*****
Seorang gadis cantik terlihat terbaring lemah di atas ranjang rumah sakit. Mata indah yang biasanya menampilkan binar bahagia itu terpejam damai, enggan bangun.
Suara mesin elektrokardiogram menampilkan irama jantungnya. Juga, dengan beberapa alat penunjang lain seperti tiang infus dan alat bantu pernafasan. Sejauh ini semua terlihat baik, tapi gadis itu tidak juga bangun. Seakan dunia alam bawah sadarnya lebih indah, seakan dunia adalah hal terburuk yang pernah Ia tinggali.
Pada kenyataannya, Ia hanya sedang berjuang, ingin bangun namun kondisi tubuh nya belum membolehkan.
"Anak Umma pasti kuat kan?" monolog Seorang wanita cantik yang duduk di samping Brankar, Ia menggenggam tangan sang Putri sambil sesekali menciuminya.
Berdoa pada Allah dan memberikan kalimat untuk menenangkan dirinya sendiri dan orang-orang sekitarnya.
"Umi.. Dia pasti Kuat Kok," ucap Seorang wanita lain yang duduk di sofa dengan Nada sendu.
"Dia udah terlalu banyak merasakan sakit sayang. Umi takut.."
Wanita itu menghampiri Ibunya dan memeluknya dari belakang.
Ia menangis di sana, melihat seseorang yang biasanya berdebat dengannya menjadi lemah begini.
"Aku yakin Dia Pasti bisa sembuh."
***
Aksa sekarang sedang dalam mode senggol bacok. Benar-benar tidak bisa di ajak bercanda, jangankan itu, Di ajak ngobrol saja mereka ragu jika Aksa tak melayangkan pukulan.

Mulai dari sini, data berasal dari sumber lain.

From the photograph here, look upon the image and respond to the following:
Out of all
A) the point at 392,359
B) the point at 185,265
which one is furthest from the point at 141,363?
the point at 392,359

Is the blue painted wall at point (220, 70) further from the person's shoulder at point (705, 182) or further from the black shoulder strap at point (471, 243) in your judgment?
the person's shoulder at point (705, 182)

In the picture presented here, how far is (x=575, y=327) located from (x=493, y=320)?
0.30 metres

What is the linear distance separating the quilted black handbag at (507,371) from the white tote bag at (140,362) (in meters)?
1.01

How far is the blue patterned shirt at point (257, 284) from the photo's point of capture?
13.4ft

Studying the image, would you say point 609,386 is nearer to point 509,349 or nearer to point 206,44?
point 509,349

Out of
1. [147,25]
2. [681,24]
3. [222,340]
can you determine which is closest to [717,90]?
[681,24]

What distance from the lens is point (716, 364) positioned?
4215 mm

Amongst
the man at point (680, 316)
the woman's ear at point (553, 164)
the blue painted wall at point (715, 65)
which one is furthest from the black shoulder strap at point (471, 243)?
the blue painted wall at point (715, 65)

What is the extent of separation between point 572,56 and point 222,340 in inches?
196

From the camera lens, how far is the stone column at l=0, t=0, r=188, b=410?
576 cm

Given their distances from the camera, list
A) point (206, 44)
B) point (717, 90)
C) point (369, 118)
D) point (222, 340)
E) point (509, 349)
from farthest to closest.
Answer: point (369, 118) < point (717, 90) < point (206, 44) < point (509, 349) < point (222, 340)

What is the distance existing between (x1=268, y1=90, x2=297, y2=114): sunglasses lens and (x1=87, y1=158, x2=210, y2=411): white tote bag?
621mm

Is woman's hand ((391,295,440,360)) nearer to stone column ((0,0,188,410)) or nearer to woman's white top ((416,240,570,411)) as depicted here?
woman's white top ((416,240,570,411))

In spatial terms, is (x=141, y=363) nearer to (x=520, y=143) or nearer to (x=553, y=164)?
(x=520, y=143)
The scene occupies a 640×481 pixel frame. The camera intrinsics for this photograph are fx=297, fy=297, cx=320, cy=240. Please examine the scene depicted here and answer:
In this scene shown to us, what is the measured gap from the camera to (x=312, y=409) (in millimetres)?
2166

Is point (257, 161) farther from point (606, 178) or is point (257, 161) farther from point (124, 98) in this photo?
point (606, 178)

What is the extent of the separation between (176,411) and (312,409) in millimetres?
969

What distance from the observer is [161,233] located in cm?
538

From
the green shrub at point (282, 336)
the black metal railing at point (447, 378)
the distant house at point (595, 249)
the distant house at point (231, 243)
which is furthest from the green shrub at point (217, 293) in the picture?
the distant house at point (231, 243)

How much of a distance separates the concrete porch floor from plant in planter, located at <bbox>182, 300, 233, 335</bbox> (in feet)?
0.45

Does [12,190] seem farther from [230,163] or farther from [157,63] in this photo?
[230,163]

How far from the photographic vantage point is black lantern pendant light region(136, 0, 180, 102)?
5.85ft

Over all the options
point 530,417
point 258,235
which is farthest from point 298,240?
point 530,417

Semua ini Karena seseorang yang sekarang menjadi prioritas Aksa.
Tidak bertemu beberapa hari dan Tanpa Kabar membuat Aksa uring-uringan tak jelas.
Bahkan Ia seringkali mengajak ribut Kakak kelas atau adik kelas yang menurutnya menyebalkan.
"Asa!"
Dan satu Lagi..
Aksa menatap Datar Seorang gadis yang terus Mengekorinya dari sejak Ia keluar dari kelas.
"Kamu kok tinggalin aku sih?" decak Gadis itu dengan Nada sebal, tak lupa dengan bibirnya yang mengerucut.
"Jangan. Ikutin. Gue!" tekan Aksa dengan tatapan Tajam namun tak membuat gadis itu takut. Ia malah tambah memanyunkan bibirnya.
"Mungkin kamu lupa ya sama aku Asa? Ck, yaudah, aku perkenalin diri aku lagi, Aku tuh--"
Belum sempat Gadis itu menyelesaikan ucapannya, Tiba-tiba saja teman-teman Aksa sudah datang lalu menarik kerah gadis itu pelan agar tak lagi mengikuti Aksa.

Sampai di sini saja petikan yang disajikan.